| TRECHO CITADO |
□ □ □ □

O brasileiro que "inventou" o rádio, a televisão e o teletipo nasceu em 1861 em Porto Alegre - foi o quarto dos 14 filhos de Ignácio José Ferreira de Moura e Sara Marianna Landell de Moura. Estudou Direito Canônico, Física e Química na Itália. De volta ao Brasil, já como sacerdote e físico, encontra em Dom Pedro II um interessado pelos trabalhos desenvolvidos sobre transmissão de som - talvez o único governante simpático às idéias do padre cientista. Cinco anos mais tarde, em Campinas, desenvolve suas idéias sobre transmissão sem fio:

"Todo movimento vibratório que até hoje, como no futuro, pode ser transmitido através de um condutor, poderá ser transmitido através de um feixe luminoso; e, por esse mesmo fato, poderá ser transmitido sem o concurso desse agente''.

"Todo movimento vibratório tende a transmitir-se na razão direta de sua intensidade, constância e uniformidade de seus movimentos ondulatórios, e na razão inversa dos obstáculos que se opuserem à sua marcha e produção''.

"Dai-me um movimento vibratório tão extenso quanto a distância que nos separa desses outros mundos que rolam sobre nossa cabeça, ou sob nossos pés, e eu farei chegar minha voz até lá''.

Segundo alguns autores, como Hamilton Almeida, este último princípio teria desencadeado a ira de alguns fiéis, culminando na destruição de seu laboratório. Para outros, como Ivan Dorneles Rodrigues, as empresas de telefonia que operavam no Brasil naquela época consideravam Landell uma ameaça. Recuperando-se do incidente, em 1893, do alto da Avenida Paulista ao morro de Sant'Anna, numa distância de aproximadamente oito quilômetros, em linha reta, Landell realizou a primeira experiência de radiotelefonia de que se tem registro, mas não há documentos que comprovem o fato a não ser a primeira biografia sobre o padre cientista, escrita por Ernani Fornari. Já em 1899 e 1900, jornais citam a experiência, dando fé do pioneirismo do brasileiro.

□ □ □ □

| Dados registrados |
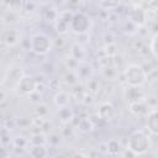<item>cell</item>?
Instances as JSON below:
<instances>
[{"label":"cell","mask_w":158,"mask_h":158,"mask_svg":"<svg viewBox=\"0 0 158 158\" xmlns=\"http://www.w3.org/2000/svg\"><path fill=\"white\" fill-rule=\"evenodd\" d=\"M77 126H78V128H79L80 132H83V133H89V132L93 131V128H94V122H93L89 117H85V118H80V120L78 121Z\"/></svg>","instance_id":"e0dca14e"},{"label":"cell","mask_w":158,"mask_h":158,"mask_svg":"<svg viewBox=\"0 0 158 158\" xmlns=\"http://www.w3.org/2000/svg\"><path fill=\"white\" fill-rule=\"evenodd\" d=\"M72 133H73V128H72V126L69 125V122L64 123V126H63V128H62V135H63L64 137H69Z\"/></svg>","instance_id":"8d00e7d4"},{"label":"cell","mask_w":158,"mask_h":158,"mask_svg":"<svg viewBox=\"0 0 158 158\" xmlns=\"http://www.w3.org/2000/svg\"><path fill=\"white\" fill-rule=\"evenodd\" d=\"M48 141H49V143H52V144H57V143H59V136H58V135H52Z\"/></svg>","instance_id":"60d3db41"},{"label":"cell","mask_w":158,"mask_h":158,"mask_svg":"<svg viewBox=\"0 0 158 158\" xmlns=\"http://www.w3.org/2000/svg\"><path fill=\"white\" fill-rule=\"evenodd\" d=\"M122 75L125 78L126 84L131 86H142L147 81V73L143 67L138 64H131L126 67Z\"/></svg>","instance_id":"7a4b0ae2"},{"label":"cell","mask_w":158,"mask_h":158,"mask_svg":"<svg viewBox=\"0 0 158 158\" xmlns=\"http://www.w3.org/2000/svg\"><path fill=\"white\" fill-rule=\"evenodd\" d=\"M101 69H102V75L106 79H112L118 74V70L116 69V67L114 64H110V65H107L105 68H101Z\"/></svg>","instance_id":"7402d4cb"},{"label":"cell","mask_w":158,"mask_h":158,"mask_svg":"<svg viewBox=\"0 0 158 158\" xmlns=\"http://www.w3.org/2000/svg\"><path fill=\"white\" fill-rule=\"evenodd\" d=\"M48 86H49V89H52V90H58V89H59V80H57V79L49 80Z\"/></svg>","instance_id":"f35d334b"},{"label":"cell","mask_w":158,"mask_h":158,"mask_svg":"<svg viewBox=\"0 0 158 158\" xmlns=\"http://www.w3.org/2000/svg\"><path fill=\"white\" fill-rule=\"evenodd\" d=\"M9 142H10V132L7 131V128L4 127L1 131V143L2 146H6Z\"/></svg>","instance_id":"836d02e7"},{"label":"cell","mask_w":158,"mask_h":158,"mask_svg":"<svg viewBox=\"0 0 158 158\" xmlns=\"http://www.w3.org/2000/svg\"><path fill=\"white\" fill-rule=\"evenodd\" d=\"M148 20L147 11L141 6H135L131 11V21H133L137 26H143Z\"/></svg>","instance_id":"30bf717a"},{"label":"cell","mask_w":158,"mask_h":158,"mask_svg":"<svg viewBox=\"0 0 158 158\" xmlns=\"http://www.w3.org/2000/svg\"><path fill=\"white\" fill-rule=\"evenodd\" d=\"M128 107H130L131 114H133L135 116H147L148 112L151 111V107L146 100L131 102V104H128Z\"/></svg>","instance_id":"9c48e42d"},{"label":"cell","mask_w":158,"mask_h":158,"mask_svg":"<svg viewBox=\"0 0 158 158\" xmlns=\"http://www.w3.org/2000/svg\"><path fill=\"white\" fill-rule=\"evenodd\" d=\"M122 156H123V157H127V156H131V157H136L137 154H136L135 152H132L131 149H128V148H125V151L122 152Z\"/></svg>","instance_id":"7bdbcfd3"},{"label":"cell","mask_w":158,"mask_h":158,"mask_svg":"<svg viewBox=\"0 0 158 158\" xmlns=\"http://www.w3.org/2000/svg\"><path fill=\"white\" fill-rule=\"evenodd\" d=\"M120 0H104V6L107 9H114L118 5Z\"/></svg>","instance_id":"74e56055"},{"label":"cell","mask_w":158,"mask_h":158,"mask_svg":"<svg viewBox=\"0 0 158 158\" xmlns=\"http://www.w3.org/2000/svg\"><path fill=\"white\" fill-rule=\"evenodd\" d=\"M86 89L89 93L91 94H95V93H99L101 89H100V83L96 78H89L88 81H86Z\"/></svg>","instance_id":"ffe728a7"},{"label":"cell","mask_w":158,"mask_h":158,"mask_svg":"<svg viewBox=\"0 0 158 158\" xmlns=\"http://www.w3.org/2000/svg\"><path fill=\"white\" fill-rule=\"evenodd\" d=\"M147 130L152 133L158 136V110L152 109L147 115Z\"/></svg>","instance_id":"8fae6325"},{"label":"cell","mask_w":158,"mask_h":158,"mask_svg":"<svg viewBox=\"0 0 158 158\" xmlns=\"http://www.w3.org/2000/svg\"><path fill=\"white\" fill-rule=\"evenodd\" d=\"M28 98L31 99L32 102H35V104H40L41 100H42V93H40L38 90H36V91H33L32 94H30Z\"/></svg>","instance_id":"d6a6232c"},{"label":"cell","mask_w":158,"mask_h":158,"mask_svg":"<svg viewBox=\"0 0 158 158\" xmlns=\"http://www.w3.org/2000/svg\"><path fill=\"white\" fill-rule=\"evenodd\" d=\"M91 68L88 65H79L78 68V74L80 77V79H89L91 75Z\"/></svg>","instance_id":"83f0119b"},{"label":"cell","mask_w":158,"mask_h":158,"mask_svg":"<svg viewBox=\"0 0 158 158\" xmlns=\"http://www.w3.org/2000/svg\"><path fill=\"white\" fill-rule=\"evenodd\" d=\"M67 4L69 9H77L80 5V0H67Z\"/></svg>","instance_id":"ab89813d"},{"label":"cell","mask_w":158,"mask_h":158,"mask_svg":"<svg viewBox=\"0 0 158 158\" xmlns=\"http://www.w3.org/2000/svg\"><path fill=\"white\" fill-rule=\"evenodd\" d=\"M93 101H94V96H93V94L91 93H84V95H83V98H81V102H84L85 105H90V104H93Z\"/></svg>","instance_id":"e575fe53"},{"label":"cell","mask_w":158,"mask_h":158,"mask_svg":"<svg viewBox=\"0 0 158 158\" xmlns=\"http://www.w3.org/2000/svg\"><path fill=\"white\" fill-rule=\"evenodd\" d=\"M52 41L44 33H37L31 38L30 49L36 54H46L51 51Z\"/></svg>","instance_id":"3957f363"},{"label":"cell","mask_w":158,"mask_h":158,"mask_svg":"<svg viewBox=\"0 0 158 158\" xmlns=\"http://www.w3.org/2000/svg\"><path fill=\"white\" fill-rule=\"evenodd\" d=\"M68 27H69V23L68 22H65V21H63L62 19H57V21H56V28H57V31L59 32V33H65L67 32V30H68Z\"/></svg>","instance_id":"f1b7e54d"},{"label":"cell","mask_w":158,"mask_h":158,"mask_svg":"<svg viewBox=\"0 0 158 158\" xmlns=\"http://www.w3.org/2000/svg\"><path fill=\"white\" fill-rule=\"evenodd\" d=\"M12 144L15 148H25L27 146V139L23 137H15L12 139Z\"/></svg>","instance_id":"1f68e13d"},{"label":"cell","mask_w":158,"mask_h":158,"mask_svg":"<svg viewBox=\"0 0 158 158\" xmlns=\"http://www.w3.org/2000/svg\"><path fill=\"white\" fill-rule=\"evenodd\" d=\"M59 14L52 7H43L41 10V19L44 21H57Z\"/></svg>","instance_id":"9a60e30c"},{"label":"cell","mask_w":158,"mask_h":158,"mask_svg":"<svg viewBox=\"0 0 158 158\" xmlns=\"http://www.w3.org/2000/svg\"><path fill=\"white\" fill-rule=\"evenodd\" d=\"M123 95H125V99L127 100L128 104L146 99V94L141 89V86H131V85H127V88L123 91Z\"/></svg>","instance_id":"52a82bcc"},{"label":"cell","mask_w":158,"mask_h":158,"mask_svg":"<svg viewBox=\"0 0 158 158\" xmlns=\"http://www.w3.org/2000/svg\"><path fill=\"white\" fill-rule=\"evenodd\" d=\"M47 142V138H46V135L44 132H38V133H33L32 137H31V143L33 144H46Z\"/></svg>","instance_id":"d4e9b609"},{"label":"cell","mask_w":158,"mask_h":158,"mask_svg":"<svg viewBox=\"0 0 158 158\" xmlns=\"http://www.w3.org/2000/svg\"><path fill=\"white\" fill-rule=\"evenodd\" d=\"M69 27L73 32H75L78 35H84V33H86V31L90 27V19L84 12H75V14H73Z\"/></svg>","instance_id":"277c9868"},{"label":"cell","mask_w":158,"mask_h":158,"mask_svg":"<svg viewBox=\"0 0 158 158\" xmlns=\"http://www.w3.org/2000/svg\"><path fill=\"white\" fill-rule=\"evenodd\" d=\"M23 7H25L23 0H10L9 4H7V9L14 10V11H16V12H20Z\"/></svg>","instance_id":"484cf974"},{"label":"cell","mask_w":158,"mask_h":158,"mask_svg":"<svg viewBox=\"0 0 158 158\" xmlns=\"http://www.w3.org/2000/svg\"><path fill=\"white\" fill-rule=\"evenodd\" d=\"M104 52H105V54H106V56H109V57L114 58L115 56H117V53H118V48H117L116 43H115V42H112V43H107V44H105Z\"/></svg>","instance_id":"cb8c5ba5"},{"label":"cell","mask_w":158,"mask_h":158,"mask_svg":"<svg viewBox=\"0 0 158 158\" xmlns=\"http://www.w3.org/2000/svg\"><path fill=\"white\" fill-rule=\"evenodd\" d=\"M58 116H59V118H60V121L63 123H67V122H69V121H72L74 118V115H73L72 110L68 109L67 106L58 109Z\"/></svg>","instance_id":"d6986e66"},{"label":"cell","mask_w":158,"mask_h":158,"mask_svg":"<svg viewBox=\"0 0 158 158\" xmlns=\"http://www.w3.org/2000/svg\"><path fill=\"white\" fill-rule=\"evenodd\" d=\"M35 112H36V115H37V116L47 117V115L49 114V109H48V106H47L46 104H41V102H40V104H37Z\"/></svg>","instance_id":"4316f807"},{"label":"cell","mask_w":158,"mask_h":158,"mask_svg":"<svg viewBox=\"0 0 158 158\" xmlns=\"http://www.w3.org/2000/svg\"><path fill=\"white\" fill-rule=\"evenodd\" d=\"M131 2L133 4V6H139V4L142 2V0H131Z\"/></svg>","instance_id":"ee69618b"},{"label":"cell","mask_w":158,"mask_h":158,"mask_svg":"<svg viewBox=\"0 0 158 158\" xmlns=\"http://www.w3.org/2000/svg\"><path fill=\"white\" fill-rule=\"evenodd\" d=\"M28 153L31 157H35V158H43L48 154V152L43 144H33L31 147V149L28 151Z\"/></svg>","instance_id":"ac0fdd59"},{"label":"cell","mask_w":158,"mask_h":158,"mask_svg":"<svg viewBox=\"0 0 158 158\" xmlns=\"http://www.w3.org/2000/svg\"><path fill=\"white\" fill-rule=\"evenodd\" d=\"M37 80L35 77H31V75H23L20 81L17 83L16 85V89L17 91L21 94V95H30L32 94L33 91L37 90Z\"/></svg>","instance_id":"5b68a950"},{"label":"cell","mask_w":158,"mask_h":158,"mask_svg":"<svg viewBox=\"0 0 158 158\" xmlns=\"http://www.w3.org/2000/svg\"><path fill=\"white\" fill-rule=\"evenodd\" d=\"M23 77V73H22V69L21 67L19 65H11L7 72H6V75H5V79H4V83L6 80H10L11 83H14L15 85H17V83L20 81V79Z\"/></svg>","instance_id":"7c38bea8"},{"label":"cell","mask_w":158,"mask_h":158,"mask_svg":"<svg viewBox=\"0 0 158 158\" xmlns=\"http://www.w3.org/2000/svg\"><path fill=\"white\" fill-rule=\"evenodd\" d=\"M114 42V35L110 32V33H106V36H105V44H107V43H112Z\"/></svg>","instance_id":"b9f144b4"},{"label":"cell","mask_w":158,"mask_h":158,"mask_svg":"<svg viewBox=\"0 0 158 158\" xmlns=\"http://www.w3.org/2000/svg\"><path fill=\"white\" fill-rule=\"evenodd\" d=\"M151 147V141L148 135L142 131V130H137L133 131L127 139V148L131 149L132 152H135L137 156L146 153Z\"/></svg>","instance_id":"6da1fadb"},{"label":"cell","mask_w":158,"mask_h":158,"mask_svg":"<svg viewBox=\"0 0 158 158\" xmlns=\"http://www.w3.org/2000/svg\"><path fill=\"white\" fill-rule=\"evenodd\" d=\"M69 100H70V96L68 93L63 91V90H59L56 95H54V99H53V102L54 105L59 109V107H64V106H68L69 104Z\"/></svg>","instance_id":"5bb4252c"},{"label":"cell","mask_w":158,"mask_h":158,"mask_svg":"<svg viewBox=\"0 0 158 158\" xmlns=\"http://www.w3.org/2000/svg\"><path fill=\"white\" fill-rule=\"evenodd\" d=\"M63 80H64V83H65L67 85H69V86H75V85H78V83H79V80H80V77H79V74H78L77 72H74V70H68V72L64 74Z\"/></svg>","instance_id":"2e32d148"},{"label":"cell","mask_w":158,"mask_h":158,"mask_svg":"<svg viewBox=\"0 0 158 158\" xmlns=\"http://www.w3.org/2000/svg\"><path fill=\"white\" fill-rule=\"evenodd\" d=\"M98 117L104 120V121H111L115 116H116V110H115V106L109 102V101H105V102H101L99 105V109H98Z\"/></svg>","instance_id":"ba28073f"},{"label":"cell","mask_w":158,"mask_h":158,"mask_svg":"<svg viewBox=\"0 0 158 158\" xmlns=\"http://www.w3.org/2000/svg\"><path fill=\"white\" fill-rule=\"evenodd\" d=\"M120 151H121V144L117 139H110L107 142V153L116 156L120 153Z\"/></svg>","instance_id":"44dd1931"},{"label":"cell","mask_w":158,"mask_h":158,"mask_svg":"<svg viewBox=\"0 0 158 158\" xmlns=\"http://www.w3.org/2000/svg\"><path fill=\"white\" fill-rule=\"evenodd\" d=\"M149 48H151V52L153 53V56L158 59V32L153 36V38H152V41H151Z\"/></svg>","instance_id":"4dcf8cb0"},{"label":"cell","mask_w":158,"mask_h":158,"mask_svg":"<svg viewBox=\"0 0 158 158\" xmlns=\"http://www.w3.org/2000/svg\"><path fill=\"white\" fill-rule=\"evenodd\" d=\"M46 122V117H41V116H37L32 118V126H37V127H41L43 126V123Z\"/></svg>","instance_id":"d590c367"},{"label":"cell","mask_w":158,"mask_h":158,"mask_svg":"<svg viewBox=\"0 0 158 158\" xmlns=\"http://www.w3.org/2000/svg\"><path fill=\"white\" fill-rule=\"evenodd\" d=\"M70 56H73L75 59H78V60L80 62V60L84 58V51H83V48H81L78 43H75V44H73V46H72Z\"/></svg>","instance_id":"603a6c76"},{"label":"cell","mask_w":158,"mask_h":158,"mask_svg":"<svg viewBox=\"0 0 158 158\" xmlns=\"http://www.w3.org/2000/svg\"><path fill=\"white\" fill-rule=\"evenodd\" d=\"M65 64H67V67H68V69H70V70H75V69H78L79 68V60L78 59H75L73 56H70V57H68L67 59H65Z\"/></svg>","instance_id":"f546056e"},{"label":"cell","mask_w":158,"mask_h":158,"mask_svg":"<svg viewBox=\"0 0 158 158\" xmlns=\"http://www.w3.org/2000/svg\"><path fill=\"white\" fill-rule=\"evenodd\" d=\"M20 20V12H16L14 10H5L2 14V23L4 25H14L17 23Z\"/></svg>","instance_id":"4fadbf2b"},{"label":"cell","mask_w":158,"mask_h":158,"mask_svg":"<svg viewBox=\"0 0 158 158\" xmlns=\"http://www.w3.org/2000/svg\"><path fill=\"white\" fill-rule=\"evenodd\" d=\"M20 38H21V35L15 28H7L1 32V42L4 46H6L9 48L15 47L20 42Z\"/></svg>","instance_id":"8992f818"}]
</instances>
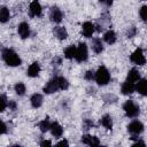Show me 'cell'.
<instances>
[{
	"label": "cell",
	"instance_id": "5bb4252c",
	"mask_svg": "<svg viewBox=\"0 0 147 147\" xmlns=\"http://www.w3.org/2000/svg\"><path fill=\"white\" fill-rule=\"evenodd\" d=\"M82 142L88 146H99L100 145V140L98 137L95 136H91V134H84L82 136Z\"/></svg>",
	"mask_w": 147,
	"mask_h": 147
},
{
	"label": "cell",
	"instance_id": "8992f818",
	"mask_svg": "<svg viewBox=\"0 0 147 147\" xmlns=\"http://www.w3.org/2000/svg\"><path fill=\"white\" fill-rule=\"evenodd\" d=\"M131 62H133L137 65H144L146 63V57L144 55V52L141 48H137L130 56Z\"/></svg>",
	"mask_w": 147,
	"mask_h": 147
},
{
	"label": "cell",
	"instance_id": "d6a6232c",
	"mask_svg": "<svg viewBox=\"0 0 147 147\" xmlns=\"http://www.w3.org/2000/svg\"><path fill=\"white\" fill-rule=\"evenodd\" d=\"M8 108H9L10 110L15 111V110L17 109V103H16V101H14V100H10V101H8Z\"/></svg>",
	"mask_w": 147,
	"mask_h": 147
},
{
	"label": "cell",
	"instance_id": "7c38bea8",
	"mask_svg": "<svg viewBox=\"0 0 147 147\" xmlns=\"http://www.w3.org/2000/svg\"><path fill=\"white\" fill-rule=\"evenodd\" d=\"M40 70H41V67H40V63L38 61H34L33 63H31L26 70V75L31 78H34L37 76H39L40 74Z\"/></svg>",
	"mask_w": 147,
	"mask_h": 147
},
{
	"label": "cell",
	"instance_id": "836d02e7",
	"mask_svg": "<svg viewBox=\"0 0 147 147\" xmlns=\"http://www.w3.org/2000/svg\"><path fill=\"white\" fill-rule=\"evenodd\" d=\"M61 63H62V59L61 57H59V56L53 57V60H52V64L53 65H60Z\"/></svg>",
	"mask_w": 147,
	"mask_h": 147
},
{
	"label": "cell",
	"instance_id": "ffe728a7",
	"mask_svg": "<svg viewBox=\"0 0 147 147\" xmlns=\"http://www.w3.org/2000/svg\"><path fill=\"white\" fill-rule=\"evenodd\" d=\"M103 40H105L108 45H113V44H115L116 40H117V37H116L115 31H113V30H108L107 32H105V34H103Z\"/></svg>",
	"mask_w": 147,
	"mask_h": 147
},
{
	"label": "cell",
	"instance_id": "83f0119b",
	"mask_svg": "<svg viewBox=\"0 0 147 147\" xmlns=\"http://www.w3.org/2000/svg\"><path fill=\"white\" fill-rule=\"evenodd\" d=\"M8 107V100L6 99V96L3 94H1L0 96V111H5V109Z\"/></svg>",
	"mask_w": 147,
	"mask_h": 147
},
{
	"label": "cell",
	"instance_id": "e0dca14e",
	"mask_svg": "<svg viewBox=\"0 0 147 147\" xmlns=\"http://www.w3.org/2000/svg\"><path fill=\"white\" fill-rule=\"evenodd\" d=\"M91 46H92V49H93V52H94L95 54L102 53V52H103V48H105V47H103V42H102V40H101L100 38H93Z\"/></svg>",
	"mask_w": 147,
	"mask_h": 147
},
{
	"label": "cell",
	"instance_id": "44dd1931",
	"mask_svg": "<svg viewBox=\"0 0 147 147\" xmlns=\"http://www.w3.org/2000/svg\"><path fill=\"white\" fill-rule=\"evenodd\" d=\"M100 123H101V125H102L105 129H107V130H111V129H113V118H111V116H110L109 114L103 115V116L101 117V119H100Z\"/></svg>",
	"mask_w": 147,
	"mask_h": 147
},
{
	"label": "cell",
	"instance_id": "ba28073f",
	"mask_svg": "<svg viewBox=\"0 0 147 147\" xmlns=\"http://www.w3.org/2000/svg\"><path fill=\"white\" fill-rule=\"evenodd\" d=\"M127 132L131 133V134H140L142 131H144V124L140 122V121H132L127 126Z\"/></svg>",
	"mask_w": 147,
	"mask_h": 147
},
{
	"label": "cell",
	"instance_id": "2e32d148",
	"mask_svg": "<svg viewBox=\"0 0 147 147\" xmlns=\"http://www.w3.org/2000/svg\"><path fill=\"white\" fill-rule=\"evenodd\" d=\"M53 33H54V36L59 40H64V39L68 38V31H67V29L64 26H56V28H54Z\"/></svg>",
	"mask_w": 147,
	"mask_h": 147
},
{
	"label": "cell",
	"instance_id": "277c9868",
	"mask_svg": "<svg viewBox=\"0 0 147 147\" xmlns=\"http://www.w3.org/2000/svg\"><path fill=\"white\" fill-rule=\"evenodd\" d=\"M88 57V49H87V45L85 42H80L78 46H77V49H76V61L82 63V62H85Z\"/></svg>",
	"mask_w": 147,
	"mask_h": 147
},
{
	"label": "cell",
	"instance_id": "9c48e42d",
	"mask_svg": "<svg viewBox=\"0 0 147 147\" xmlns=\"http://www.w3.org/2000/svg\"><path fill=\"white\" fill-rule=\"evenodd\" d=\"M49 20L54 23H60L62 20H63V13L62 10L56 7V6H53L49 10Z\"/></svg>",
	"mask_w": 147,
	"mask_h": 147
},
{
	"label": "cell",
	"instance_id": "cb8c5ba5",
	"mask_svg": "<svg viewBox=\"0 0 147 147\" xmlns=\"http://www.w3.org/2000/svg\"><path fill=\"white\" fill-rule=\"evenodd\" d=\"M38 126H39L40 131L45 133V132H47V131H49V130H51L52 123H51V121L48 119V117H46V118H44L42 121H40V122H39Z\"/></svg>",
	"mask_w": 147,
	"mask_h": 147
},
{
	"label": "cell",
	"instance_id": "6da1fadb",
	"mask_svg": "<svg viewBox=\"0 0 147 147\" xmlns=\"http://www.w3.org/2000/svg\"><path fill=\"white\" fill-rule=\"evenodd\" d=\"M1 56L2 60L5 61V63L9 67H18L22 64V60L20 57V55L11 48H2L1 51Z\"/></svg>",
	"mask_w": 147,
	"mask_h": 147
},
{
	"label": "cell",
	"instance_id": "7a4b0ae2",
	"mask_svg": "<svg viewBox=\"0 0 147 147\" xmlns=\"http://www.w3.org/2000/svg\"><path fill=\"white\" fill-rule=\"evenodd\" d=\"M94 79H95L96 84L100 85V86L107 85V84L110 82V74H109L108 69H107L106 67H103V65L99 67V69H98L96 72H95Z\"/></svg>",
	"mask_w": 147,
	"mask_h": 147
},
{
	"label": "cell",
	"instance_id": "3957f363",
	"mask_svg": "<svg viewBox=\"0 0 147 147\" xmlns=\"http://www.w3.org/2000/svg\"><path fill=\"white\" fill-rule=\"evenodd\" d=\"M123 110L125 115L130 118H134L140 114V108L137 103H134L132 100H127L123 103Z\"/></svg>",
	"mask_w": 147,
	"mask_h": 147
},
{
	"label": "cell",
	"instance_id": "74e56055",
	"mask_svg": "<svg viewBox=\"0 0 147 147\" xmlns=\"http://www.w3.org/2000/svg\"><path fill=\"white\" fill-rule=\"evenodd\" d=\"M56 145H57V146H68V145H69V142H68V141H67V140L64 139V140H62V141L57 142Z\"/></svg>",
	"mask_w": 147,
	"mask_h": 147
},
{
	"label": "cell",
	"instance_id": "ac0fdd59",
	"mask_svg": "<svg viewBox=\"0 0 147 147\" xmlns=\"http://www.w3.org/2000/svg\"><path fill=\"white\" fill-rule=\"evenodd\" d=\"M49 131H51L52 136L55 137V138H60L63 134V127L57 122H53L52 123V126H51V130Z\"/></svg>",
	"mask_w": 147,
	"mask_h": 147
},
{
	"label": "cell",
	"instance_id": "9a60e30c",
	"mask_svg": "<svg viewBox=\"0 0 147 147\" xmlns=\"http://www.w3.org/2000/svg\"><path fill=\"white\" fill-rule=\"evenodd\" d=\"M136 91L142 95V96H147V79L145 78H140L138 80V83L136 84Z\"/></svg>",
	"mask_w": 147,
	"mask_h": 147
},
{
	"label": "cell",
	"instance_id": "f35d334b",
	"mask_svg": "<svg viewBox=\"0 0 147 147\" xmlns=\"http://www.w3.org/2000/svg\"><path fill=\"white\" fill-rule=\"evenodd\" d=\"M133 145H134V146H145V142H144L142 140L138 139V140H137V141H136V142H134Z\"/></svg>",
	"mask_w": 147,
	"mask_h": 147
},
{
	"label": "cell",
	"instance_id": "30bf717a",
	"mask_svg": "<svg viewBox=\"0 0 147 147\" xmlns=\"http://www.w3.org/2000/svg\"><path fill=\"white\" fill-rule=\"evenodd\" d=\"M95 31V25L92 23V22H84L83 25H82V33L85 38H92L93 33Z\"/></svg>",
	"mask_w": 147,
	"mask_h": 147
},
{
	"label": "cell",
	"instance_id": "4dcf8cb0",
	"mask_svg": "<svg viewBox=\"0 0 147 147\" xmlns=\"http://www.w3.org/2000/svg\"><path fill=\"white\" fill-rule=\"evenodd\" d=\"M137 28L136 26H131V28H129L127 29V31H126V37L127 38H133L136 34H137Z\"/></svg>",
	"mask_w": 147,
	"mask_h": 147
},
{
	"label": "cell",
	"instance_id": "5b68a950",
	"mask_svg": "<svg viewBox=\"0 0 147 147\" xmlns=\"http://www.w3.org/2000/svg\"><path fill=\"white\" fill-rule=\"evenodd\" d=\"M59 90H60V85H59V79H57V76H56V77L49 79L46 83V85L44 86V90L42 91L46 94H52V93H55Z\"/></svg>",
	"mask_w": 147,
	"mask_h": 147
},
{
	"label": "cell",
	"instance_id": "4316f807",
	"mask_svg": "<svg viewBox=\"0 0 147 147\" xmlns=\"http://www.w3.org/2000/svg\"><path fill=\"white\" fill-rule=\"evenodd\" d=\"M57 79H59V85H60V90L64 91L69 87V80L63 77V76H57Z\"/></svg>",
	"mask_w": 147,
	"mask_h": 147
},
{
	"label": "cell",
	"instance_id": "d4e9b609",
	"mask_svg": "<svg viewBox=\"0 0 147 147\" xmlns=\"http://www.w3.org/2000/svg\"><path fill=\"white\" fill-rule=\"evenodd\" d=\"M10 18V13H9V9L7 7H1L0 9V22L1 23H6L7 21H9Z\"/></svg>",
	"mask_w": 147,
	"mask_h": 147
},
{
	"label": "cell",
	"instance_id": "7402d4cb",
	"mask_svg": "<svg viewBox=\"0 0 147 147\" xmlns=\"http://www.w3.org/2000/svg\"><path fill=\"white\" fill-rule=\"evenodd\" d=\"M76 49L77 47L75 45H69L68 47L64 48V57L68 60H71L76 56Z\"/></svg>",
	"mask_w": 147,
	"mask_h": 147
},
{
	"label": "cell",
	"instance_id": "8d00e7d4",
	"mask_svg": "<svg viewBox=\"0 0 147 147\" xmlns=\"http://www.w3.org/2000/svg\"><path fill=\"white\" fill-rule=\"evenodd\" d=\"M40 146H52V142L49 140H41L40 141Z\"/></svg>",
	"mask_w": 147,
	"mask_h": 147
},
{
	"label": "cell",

□ □ □ □

| DESAFIO 1 |
Segundo o trecho sobre Landell, em que cidade e em que ano ele nasceu?
| DESAFIO 2 |
Indique se cada afirmação concorda com o trecho sobre Landell: (a) Landell estudou Direito Canônico, Física e Química na Itália; (b) a experiência de 1893 cobriu cerca de oito quilômetros em linha reta; (c) vários documentos comprovam a experiência de 1893. Responda sim ou não e cite as palavras do trecho que decidem cada caso.
| DESAFIO 3 |
Prolongue o trecho sobre Landell, começando logo após a sua última frase.

| RESPOSTA CORRETA 1 |
Em Porto Alegre, em 1861.

| RESPOSTA CORRETA 2 |
(a) Sim: "Estudou Direito Canônico, Física e Química na Itália."
(b) Sim: "numa distância de aproximadamente oito quilômetros, em linha reta"
(c) Não: "não há documentos que comprovem o fato a não ser a primeira biografia sobre o padre cientista, escrita por Ernani Fornari"

| RESPOSTA CORRETA 3 |
Em 1901, o padre, finalmente, obtém a primeira patente brasileira. Meses depois, embarca para os Estados Unidos, onde permanece por quatro anos refazendo seus aparelhos a fim de patenteá-los naquele país. Neste período, precisa interromper seus estudos por diversas vezes para tratar de sua frágil saúde, em Cuba.

De volta ao Brasil, mesmo obtidas as três patentes norte-americanas (transmissor de ondas, telégrafo sem fio e telefone sem fio), não consegue o apoio das autoridades e abandona seus estudos na área das telecomunicações. Dedica-se mais à Igreja, ao estudo do espiritismo e dos fenômenos ligados à energia que circunda os corpos vivos, à qual intitulou "perianto" e que hoje recebe o nome de bioeletrografia.

Padre Landell já é reconhecido por seu trabalho em outros países, como Alemanha e Estados Unidos. No Brasil, o apoio de radioamadores e jornalistas vem dando novo fôlego ao estudo e divulgação de sua obra. Ele foi pioneiro - há provas disso - no que se refere ao desenvolvimento da radiotelefonia, ou o princípio básico do rádio como conhecemos hoje. Construiu o telégrafo sem fio, capaz de transmitir código Morse a longas distâncias. Desenvolveu também projetos de transmissão da imagem à distância, 20 anos antes de a televisão ser lançada.

Seu mérito é inegável. As pesquisas atuais propõem o reconhecimento de seu nome entre tantos outros cientistas que atuaram diretamente na história das telecomunicações.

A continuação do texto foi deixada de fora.